(RECORDS PROVIDED Opens)

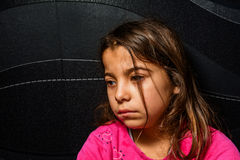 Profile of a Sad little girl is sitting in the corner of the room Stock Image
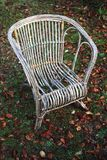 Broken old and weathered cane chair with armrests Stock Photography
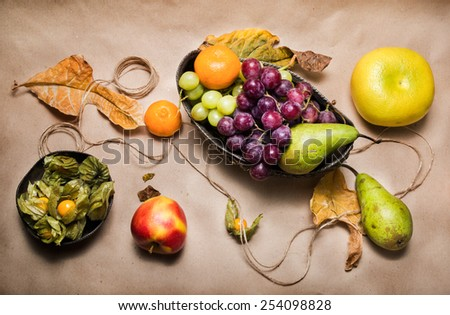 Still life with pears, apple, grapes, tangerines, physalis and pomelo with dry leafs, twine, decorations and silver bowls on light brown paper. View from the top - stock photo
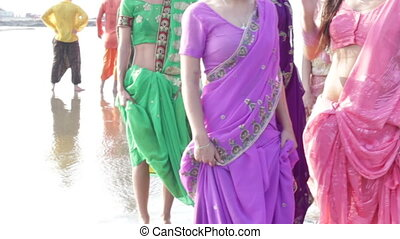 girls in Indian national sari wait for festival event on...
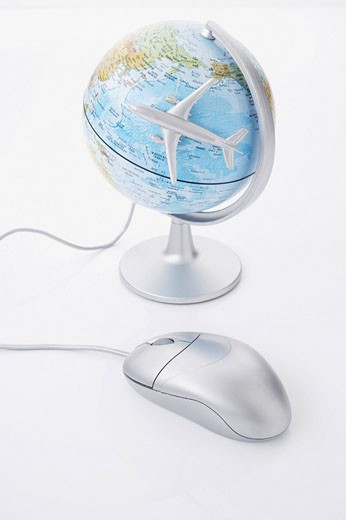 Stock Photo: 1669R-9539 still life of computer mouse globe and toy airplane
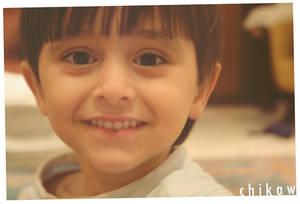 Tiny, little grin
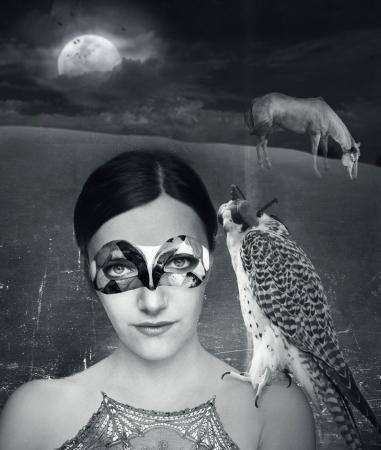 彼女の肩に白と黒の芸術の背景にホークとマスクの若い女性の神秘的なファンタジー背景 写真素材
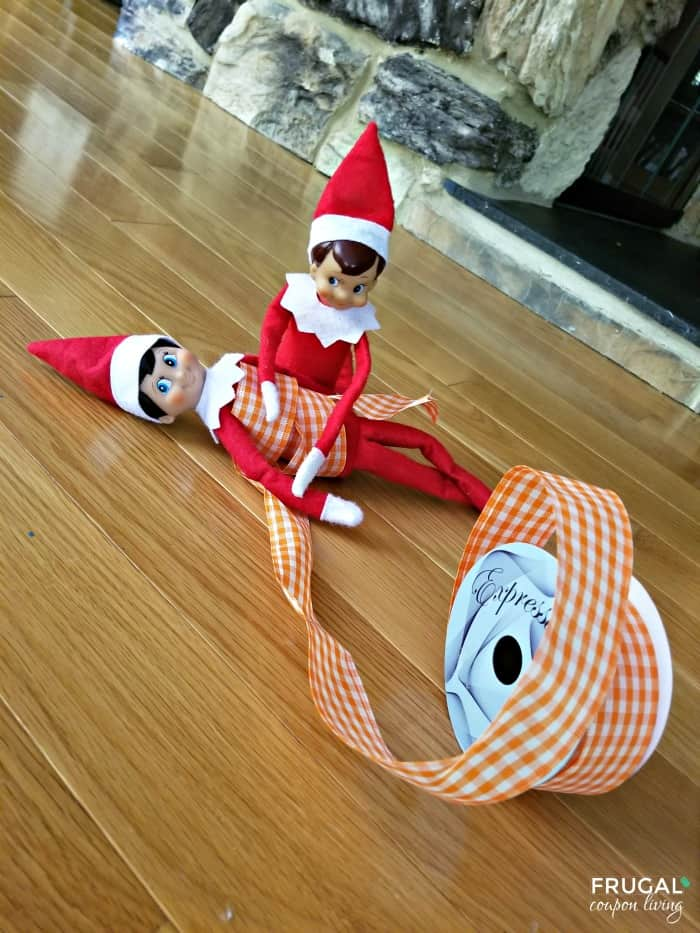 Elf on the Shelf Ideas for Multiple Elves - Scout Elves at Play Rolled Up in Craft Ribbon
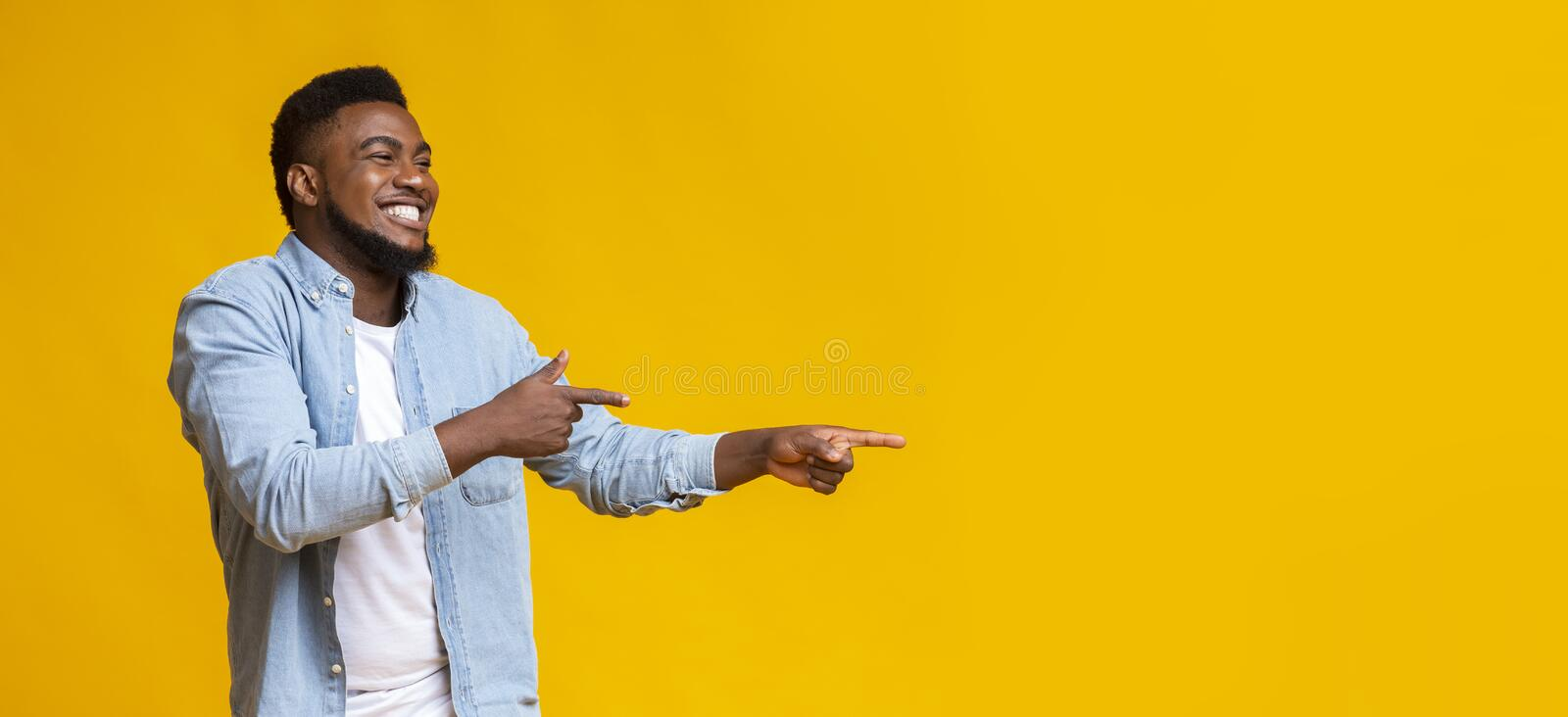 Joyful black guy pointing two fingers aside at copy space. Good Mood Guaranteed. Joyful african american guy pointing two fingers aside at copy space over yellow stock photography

(RECORDS PROVIDED Closes)

-- WHAT YOU WILL DO --
Could you copy the lines above exactly and skip the images?

-- FINISHED EXERCISE --
 Profile of a Sad little girl is sitting in the corner of the room Stock Image
 Broken old and weathered cane chair with armrests Stock Photography
 Still life with pears, apple, grapes, tangerines, physalis and pomelo with dry leafs, twine, decorations and silver bowls on light brown paper. View from the top - stock photo
 girls in Indian national sari wait for festival event on...
 Stock Photo: 1669R-9539 still life of computer mouse globe and toy airplane
 Tiny, little grin
 彼女の肩に白と黒の芸術の背景にホークとマスクの若い女性の神秘的なファンタジー背景 写真素材
 Elf on the Shelf Ideas for Multiple Elves - Scout Elves at Play Rolled Up in Craft Ribbon
 Joyful black guy pointing two fingers aside at copy space. Good Mood Guaranteed. Joyful african american guy pointing two fingers aside at copy space over yellow stock photography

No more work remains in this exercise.